- _CONSEGNA A_
Riporta il passo dell'articolo sul rischio biologico che va da "Un documento Inail" a "misure di prevenzione.".
- _CONSEGNA B_
Elenca le caratteristiche di un microrganismo su cui, secondo l'articolo sul rischio biologico, si basa la classificazione degli agenti biologici.
- _CONSEGNA C_
Scrivi il seguito dell'articolo sul rischio biologico a partire dall'ultima frase riportata.

Un documento Inail fornisce informazioni generali sulla normativa e sulla classificazione relativa ai rischi biologici. Il Titolo X del D.Lgs. 81/2008, le vie di trasmissione degli agenti biologici e la valutazione dei rischi.
Benché in molti luoghi di lavoro siano diversi gli organismi che possono essere causa di infezioni e allergie o che possono portare effetti tossici, non sono molte e diffuse le conoscenze sul rischio biologico occupazionale, anche perché correlate a scenari patogeni, espositivi e di trasmissione molto diversi. Negli stessi ambienti lavorativi manca spesso la consapevolezza di questo rischio, delle eventuali conseguenze sui lavoratori e delle possibili misure di prevenzione.
Proprio per questo motivo, dopo aver dedicato in questi anni molti articoli al rischio biologico in diversi comparti lavorativi (ad esempio le strutture sanitarie e il settore agricolo e veterinario), torniamo a fare un po’ il punto sugli agenti biologici e sulla normativa di riferimento. E lo facciamo sfogliando il documento Inail “ Zoonosi trasmesse da zecche” che, malgrado sia dedicato ad alcune specifiche malattie che possono essere trasmesse dagli animali all’uomo, dedica un capitolo al quadro normativo generale del rischio biologico.
La classificazione degli agenti biologici
Nel documento, realizzato dal Dipartimento di medicina, epidemiologia, igiene del lavoro e ambientale dell’Inail, si ricorda che il Titolo X (Esposizione ad agenti biologici) del Testo Unico in materia di tutela della salute e della sicurezza nei luoghi di lavoro (D.Lgs. 81/2008), definisce agente biologico qualsiasi “microrganismo anche se geneticamente modificato, coltura cellulare ed endoparassita umano che potrebbe provocare infezioni, allergie o intossicazioni”. E se gli agenti biologici includono batteri, virus, parassiti, funghi, “nel decreto sono stati classificati solo quelli in grado di provocare malattie infettive in soggetti umani”.
La classificazione (inserita nell’Allegato XLVI del Testo Unico) è stilata sulla base “della loro pericolosità, valutata sia nei confronti dei lavoratori che della popolazione generale, la quale tiene conto delle caratteristiche di un microrganismo di seguito riportate;
Infettività: capacità di penetrare e moltiplicarsi nell’ospite;
Patogenicità: capacità di produrre malattia a seguito di infezione;
Trasmissibilità: capacità di essere trasmesso da un soggetto infetto a uno suscettibile;
Neutralizzabilità: disponibilità di efficaci misure profilattiche per prevenire la malattia o misure terapeutiche per la sua cura”.
E dunque gli agenti biologici, con riferimento anche all’articolo 268 del Testo Unico, sono “suddivisi in quattro gruppi di rischio;
Agente biologico del gruppo 1: un agente che presenta poche probabilità di causare malattie in soggetti umani;
Agente biologico del gruppo 2: un agente che può causare malattie in soggetti umani e costituire un rischio per i lavoratori; è poco probabile che si propaghi nella comunità; sono di norma disponibili efficaci misure profilattiche o terapeutiche;
Agente biologico del gruppo 3: un agente che può causare malattie gravi in soggetti umani e che costituisce un serio rischio per i lavoratori; l’agente biologico può propagarsi nella comunità, ma di norma sono disponibili efficaci misure profilattiche e terapeutiche;
Agente biologico del gruppo 4: un agente che può provocare malattie gravi in soggetti umani e costituisce un serio rischio per i lavoratori e può presentare un elevato rischio di propagazione nella comunità; non sono disponibili di norma efficaci misure profilattiche e terapeutiche”.

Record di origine
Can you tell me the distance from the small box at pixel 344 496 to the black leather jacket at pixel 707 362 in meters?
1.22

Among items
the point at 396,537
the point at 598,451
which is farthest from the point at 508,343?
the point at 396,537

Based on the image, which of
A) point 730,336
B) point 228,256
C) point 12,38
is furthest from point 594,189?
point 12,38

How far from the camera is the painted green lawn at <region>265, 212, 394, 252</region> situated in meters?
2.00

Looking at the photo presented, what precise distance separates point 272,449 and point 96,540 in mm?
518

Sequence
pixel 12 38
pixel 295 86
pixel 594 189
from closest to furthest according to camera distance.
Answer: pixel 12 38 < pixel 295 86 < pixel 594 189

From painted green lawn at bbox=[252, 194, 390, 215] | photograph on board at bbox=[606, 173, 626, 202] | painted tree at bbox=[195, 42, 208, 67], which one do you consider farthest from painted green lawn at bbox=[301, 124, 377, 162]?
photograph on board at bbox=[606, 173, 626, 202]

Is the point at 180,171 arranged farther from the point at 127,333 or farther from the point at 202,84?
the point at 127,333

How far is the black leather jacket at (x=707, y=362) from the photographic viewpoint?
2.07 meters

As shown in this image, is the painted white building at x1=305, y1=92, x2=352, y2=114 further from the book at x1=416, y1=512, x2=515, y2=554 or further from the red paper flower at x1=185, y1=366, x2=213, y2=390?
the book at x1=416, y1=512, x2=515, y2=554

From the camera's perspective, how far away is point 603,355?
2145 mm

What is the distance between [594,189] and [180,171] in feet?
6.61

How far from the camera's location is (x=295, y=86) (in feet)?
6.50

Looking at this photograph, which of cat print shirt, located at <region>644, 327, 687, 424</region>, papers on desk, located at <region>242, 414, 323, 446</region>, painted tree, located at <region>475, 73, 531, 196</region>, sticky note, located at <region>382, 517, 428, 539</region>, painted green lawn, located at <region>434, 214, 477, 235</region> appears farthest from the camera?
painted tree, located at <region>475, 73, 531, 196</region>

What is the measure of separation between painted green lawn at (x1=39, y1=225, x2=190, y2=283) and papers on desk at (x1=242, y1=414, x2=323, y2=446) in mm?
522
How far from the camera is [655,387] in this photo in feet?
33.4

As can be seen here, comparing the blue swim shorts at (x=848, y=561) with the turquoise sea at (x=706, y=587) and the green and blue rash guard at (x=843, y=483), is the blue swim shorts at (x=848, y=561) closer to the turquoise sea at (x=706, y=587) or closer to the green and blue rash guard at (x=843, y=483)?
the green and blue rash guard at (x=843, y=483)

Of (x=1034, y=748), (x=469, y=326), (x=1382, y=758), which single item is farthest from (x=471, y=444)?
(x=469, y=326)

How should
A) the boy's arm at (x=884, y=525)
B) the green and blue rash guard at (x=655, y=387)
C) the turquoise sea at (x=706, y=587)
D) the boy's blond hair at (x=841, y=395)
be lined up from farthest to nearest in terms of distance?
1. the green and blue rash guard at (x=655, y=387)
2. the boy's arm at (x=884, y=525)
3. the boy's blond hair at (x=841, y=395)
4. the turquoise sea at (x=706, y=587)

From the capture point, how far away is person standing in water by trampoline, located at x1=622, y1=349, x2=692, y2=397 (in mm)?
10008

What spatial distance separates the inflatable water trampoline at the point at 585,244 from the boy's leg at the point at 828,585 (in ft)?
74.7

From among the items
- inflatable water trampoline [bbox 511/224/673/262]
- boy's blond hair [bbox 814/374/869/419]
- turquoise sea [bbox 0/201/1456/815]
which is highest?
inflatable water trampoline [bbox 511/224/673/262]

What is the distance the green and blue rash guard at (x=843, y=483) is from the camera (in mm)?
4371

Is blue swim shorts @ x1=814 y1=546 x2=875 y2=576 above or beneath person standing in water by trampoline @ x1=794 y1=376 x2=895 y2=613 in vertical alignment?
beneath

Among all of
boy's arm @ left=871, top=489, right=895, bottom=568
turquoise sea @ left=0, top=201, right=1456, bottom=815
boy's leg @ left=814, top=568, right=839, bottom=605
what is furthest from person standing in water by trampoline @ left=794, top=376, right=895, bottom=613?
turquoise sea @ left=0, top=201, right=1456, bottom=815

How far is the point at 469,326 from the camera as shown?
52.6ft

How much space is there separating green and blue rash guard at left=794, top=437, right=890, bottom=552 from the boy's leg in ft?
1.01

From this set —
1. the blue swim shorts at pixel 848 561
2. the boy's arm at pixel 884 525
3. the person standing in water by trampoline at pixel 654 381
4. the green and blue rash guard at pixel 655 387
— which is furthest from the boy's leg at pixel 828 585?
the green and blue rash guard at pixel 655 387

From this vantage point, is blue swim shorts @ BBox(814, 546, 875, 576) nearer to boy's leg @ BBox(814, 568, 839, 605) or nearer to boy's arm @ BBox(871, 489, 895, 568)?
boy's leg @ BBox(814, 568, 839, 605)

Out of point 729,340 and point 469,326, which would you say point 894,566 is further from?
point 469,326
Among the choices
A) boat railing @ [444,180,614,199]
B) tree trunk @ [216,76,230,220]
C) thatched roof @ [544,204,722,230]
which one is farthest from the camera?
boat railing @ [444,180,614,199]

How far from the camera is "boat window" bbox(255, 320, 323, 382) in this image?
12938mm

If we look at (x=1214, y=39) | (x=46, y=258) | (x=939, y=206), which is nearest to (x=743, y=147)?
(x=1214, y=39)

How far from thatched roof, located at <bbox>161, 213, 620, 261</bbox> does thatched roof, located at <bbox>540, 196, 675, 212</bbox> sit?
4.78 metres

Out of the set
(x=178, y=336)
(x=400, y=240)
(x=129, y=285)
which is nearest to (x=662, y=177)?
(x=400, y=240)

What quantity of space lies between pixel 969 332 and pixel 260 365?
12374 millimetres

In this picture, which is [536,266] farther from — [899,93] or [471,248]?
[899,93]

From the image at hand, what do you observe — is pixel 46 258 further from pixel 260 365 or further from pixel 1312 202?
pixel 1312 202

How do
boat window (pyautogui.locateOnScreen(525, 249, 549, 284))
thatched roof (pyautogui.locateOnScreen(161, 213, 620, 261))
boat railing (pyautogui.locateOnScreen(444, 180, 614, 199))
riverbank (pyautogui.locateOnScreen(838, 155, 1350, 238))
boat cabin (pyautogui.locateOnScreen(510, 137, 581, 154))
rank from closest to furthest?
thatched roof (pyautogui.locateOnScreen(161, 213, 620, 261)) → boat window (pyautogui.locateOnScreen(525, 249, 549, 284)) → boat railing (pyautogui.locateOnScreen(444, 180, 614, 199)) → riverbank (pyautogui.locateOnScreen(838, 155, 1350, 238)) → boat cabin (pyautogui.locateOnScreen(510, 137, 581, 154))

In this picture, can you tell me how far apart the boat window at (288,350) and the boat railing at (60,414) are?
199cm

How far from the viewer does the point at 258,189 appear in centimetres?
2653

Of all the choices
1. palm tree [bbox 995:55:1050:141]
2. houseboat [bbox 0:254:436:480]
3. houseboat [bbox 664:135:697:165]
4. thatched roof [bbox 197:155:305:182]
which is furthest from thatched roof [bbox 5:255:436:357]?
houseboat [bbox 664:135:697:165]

- _RISPOSTA A_
Un documento Inail fornisce informazioni generali sulla normativa e sulla classificazione relativa ai rischi biologici. Il Titolo X del D.Lgs. 81/2008, le vie di trasmissione degli agenti biologici e la valutazione dei rischi.
Benché in molti luoghi di lavoro siano diversi gli organismi che possono essere causa di infezioni e allergie o che possono portare effetti tossici, non sono molte e diffuse le conoscenze sul rischio biologico occupazionale, anche perché correlate a scenari patogeni, espositivi e di trasmissione molto diversi. Negli stessi ambienti lavorativi manca spesso la consapevolezza di questo rischio, delle eventuali conseguenze sui lavoratori e delle possibili misure di prevenzione.

- _RISPOSTA B_
Infettività, patogenicità, trasmissibilità, neutralizzabilità.

- _RISPOSTA C_
Chiaramente una corretta classificazione dei microrganismi è fondamentale per una prevenzione efficace del rischio biologico: è da questa classificazione che “derivano direttamente le misure di tutela da adottare e le conseguenti sanzioni nel caso che tali misure non vengano impiegate e rispettate”.
Le vie di trasmissione degli agenti biologici
Il documento precisa che non tutte le esposizioni agli agenti biologici si risolvono in una malattia “in quanto alla realizzazione di tale evento concorrono molteplici fattori tra cui la consistenza numerica dell’agente infettante, l’aggressività del microrganismo e le capacità difensive dell’ospite”.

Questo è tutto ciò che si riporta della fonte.